Brain MRI & Machine Learning
Dr Greg Slabaugh (Senior Lecturer, Research Centre for Machine Learning)
This talk will describe computational methods to analyse brain Magnetic Resonance Images. MRI is a popular medical imaging modality for scanning soft tissues like the brain. I will introduce different machine learning models for recognition of patterns in brain MRI for better characterising disease like brain tumours or looking at functional differences between patients with neurological disorders and controls.
Melodrive: building an artificially intelligent composer
Andrew Elmsley (PhD Researcher, Research Centre for Machine Learning)
This talk will present some of the challenges faced when trying to build artistic machines.
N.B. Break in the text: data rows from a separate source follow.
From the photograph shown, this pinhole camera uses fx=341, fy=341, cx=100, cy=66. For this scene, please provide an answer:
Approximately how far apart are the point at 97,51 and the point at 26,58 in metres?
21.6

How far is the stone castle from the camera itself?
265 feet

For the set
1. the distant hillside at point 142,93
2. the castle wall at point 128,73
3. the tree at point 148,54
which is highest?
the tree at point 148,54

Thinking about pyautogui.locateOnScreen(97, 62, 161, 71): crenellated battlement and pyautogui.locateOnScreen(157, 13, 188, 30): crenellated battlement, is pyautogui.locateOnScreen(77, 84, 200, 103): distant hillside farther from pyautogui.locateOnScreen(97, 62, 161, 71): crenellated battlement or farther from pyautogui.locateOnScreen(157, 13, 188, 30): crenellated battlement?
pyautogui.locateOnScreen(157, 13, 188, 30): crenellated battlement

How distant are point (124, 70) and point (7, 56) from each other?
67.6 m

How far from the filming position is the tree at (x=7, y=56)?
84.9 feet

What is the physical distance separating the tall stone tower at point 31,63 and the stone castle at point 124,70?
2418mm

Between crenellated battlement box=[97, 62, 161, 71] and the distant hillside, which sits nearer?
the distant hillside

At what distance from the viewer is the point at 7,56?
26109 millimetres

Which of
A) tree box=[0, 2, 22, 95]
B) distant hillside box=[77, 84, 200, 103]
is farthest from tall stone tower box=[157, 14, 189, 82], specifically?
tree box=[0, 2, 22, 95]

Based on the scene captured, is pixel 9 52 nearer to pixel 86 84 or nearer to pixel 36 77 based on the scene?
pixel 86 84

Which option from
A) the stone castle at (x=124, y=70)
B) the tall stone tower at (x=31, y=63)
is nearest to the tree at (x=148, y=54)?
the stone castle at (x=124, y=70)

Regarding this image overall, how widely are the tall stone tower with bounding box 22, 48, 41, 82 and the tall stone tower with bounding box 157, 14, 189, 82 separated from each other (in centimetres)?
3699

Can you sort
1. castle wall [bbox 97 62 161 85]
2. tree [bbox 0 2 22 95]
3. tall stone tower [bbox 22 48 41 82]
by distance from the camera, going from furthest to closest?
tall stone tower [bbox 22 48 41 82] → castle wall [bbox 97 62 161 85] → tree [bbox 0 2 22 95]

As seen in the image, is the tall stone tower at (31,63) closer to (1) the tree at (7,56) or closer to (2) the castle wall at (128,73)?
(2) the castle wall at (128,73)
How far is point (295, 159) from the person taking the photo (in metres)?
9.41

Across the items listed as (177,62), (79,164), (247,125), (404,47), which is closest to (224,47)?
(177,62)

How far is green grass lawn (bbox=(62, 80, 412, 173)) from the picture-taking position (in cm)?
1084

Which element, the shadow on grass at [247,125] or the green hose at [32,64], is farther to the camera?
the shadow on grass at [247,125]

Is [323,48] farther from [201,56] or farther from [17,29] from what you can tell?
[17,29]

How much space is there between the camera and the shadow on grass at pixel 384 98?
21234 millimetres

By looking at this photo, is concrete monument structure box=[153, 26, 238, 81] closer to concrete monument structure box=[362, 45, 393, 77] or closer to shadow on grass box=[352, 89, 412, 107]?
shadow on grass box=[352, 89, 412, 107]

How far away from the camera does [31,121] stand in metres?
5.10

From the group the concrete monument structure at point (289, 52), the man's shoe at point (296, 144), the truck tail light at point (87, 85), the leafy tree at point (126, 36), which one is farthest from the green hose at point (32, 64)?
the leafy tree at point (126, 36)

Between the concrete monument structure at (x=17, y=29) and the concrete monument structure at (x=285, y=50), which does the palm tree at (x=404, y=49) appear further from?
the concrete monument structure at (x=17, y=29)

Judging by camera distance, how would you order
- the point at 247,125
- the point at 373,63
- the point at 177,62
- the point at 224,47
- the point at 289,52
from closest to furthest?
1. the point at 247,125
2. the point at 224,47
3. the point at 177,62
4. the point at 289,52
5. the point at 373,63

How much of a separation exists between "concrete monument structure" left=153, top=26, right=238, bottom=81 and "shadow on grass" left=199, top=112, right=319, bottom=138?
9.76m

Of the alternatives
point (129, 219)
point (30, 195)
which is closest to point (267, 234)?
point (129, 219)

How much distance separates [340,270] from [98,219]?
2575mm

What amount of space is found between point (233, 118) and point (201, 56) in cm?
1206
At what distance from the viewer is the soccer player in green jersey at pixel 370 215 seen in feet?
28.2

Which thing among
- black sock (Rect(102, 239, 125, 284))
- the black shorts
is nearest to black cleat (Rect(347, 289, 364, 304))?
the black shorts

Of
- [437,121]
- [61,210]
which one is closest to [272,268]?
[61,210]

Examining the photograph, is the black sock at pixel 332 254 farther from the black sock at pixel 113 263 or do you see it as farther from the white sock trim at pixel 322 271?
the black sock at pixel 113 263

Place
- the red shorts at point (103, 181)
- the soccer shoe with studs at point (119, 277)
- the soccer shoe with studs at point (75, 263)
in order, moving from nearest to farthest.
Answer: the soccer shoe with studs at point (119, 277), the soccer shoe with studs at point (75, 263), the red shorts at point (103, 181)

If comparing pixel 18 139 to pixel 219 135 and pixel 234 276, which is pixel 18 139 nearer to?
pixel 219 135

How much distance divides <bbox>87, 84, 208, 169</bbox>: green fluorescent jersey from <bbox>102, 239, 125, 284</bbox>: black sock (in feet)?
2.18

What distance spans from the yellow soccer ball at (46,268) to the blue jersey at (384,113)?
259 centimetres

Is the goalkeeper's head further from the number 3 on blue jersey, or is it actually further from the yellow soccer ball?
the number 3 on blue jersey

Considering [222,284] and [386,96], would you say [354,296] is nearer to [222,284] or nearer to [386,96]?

Through his work on creating adaptive musical scores for video games at Melodrive, Andrew will highlight the different musical components of the vast topic of automatic musical composition. Given his background in computational music perception and generation, he will emphasise the importance of building machine-learning models that can perform particular musical tasks, thus creating artificially intelligent composers. Andrew also once conducted a robot orchestra performing the Dr Who theme tune.
Learning to see: how machines learn to understand images?
Muhammad Asad (PhD Researcher, Research Centre for Machine Learning)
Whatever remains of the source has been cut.